Still, in a funny kind of way, I had enjoyed the day. I was facing quite a challenge – to make back two million dollars in a treacherous market. And I was determined to make it all back. I had my reputation to think of, my track record. For a trader, the annual profit and loss is all.
And I had a pretty good track record. I had started trading the proprietary book for Harrison Brothers two years ago. In my first year, I had made eight million dollars for the firm, and that had grown to fifteen million dollars in my second year. Not bad for a twenty-eight-year-old trader. And my salary, and especially my bonus, were beginning to reflect my trading success.
So, how was I going to make back that two million dollars? Bondscape would certainly help. It had given me a tremendous feeling of power. I had been able to visualise the whole bond market, to get right inside it, to see and feel it moving. And I was the only one in the market with that capability. Richard and I had been working on Bondscape for a few months. I had been through several practice sessions, and suggested a number of changes. I had known it would work, but never dreamed it would work that well.
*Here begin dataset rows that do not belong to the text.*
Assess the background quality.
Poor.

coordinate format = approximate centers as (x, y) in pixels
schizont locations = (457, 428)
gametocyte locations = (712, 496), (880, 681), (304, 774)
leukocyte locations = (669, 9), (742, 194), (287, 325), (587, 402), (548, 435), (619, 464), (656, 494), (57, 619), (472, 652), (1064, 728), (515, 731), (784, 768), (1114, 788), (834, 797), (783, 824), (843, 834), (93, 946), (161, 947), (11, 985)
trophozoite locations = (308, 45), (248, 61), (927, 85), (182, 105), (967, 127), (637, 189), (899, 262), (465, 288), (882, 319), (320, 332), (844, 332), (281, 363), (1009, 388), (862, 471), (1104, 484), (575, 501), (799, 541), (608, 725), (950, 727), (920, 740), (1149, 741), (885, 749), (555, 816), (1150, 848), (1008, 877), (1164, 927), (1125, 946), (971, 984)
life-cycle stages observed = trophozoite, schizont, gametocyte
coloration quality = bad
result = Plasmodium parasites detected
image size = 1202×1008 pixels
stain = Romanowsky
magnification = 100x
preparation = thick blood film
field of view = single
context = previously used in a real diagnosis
It was a strange sensation. I had indeed experienced an alternative reality. I had always been sceptical that virtual reality provided an experience that was any different from a fancy computer game. But today I had felt as though I were living and moving inside another world, an abstract world of bonds, yields and currencies. What would other virtual worlds be like, I wondered.
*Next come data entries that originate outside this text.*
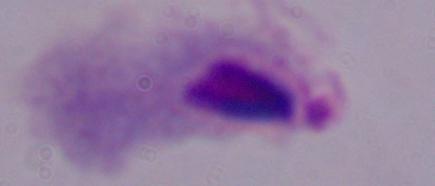 A trichomonad is seen. 1000x magnification. Micrograph.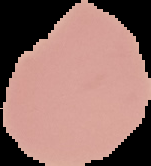
{
  "image_type": "segmented cell region with the area outside set to black",
  "preparation": "thin blood film",
  "image_size": "151×166 pixels",
  "malaria_status": "uninfected"
}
A flash of blonde hair weaving its way through the suits caught my eye. ‘Hi. Sorry I’m late. God, I need a drink.’ She looked round, a waiter was instantly by her side, and she was soon swallowing her own champagne.
‘I got here as quickly as I could,’ she said. ‘It’s impossible to get Martin off the phone. I don’t know when he gets any work done.’
‘He just likes to chat you up, that’s all.’
Her eyes twinkled over her glass. ‘As long as he does the trades, I don’t care. Anyway, I hear you had a good day.’
‘That’s one way of looking at it. Another is that I dropped two million dollars.’
‘Well, Greg was impressed. He says you’ll make it back. He told me you were using that virtual reality machine.’
‘That’s right. Bondscape. It worked brilliantly.’
Karen laughed. ‘I bet you looked pretty funny in those little glasses.’
‘Oh, I don’t know. I think they suit me. In a couple of years everyone will be wearing them.’
‘Nerd.’
‘Hey! As long as it helps me make that two million back, you can call me what you like.’
‘I’m sure you’ll make it back. You always do.’
‘I hope you’re right.’ I sipped my champagne thoughtfully. ‘How did you cope today?’
‘Not too bad. The panicky clients panicked. The sensible ones sat on their hands. Nothing I couldn’t handle.’ And she did indeed look as if the day’s turmoil had had no effect on her at all. ‘The atmosphere on the desk is pretty bad though.’
‘Why’s that?’
‘The rumours are they’re going to reorganise Equities worldwide. That probably won’t be good for London. Everybody’s getting pretty defensive. Watching their own backs, looking for exposed areas in other people’s.’
‘What a team!’
Karen snorted. ‘We’re just one big happy family.’
‘You’ll be all right, though, won’t you?’
‘I should be,’ she said. ‘My commission is up fifty per cent on last year. But you can never tell.’
She was right. You couldn’t tell. Somehow, though, I expected Karen would be a survivor.
‘Do you want to play tennis on Saturday morning?’ she asked. ‘I’ve booked a court for nine.’